Problem -
Put every line of the material, from the line with "What is the" through the last line, into a Markdown table. Use the columns Row and Line, number each row, and leave out blank lines.

Records to use -
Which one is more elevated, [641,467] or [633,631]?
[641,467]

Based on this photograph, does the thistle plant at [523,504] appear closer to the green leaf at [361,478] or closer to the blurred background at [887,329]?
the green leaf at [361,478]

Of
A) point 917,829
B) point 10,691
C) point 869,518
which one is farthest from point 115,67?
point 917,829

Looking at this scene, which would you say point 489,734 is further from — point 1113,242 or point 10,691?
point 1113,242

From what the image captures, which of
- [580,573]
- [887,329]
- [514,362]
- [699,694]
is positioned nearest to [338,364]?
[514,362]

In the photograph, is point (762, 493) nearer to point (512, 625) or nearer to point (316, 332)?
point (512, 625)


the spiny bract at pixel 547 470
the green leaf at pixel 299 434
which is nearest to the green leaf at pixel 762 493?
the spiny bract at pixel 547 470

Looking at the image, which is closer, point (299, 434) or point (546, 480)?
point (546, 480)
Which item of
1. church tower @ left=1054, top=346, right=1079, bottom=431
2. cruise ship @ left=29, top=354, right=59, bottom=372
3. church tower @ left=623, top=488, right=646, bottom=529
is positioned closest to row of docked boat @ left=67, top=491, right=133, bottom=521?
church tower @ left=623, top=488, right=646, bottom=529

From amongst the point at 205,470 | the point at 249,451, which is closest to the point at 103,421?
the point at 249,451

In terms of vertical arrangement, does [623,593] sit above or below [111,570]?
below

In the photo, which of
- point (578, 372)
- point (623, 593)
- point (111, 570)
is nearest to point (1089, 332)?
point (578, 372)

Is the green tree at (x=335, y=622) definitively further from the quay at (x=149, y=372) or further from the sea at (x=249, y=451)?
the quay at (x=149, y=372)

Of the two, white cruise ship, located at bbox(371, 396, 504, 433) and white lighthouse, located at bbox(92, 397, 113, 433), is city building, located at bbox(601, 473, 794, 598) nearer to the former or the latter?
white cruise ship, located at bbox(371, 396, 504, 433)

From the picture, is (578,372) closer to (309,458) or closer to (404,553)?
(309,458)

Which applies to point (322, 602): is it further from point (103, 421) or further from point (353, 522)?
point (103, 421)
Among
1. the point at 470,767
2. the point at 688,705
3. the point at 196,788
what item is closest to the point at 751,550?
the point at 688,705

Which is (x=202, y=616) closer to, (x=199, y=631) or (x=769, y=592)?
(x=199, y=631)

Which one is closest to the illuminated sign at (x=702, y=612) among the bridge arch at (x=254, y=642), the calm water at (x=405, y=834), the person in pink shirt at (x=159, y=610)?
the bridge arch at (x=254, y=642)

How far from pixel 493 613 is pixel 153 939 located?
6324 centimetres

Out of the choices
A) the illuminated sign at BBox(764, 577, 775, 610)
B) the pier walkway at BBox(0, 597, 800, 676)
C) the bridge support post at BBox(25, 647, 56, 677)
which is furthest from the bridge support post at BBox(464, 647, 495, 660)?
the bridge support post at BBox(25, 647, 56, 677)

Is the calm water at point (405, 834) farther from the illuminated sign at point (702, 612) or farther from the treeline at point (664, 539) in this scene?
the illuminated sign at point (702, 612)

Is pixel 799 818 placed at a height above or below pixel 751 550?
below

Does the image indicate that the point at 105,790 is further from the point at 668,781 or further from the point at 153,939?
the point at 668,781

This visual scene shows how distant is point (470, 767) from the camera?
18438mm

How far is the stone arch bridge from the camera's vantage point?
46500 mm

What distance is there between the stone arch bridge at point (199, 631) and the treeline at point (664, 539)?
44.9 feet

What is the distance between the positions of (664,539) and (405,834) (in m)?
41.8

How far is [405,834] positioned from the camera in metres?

Completed exercise -
| Row | Line |
|---|---|
| 1 | What is the distance between the positions of (664,539) and (405,834) (in m)? |
| 2 | 41.8 |
| 3 | How far is [405,834] positioned from the camera in metres? |